Non a caso, invece, il riferimento a Erikson e, più in generale,
alla tendenza psicanalitica neofreudiana ridiventa attuale quando il
concetto di identità viene assimilato da Parsons e inglobato nello
strutturalfunzionalismo, giungendo a occupare un ruolo centrale
entro la teoria dell'azione (v. Parsons, 1968). Qui, infatti,
l'identità torna a essere intesa come una componente essenziale
della struttura psichica, nettamente separata dal sistema sociale e
culturale: la sua funzione innovativa sarebbe proprio quella di
collegare quest'ultimo alla personalità individuale complessiva. In
questa prospettiva permane una certa ambiguità teorica, già
riscontrata in alcuni autori appartenenti al filone interazionista,
dovuta al collegamento un po' eclettico tra Freud e Mead. Mentre,
tuttavia, questi autori tendevano a leggere Freud attraverso Mead,
nel caso di Parsons avviene il contrario.

» Dati di lavoro
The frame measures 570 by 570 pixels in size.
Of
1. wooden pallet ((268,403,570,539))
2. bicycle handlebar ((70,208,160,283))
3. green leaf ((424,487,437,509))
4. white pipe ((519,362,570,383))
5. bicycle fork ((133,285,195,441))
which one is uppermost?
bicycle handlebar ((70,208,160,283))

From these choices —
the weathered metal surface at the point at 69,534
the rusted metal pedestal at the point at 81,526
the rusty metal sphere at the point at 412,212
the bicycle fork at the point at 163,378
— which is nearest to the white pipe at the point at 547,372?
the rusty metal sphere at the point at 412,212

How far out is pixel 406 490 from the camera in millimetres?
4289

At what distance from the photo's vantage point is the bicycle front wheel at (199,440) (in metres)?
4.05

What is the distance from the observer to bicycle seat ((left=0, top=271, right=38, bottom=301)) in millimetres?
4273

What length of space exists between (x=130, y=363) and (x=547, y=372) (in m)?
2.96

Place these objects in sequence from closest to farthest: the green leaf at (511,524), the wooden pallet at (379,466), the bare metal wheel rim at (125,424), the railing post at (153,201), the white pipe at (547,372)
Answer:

» Cosa fare
A: Ricopia integralmente il brano sull'identità in Parsons, senza cambiare nulla.
B: Filtra le voci, riportando soltanto le righe che contengono la parola "wooden".

» Risultati per compito
A:
Non a caso, invece, il riferimento a Erikson e, più in generale,
alla tendenza psicanalitica neofreudiana ridiventa attuale quando il
concetto di identità viene assimilato da Parsons e inglobato nello
strutturalfunzionalismo, giungendo a occupare un ruolo centrale
entro la teoria dell'azione (v. Parsons, 1968). Qui, infatti,
l'identità torna a essere intesa come una componente essenziale
della struttura psichica, nettamente separata dal sistema sociale e
culturale: la sua funzione innovativa sarebbe proprio quella di
collegare quest'ultimo alla personalità individuale complessiva. In
questa prospettiva permane una certa ambiguità teorica, già
riscontrata in alcuni autori appartenenti al filone interazionista,
dovuta al collegamento un po' eclettico tra Freud e Mead. Mentre,
tuttavia, questi autori tendevano a leggere Freud attraverso Mead,
nel caso di Parsons avviene il contrario.

B:
1. wooden pallet ((268,403,570,539))
Place these objects in sequence from closest to farthest: the green leaf at (511,524), the wooden pallet at (379,466), the bare metal wheel rim at (125,424), the railing post at (153,201), the white pipe at (547,372)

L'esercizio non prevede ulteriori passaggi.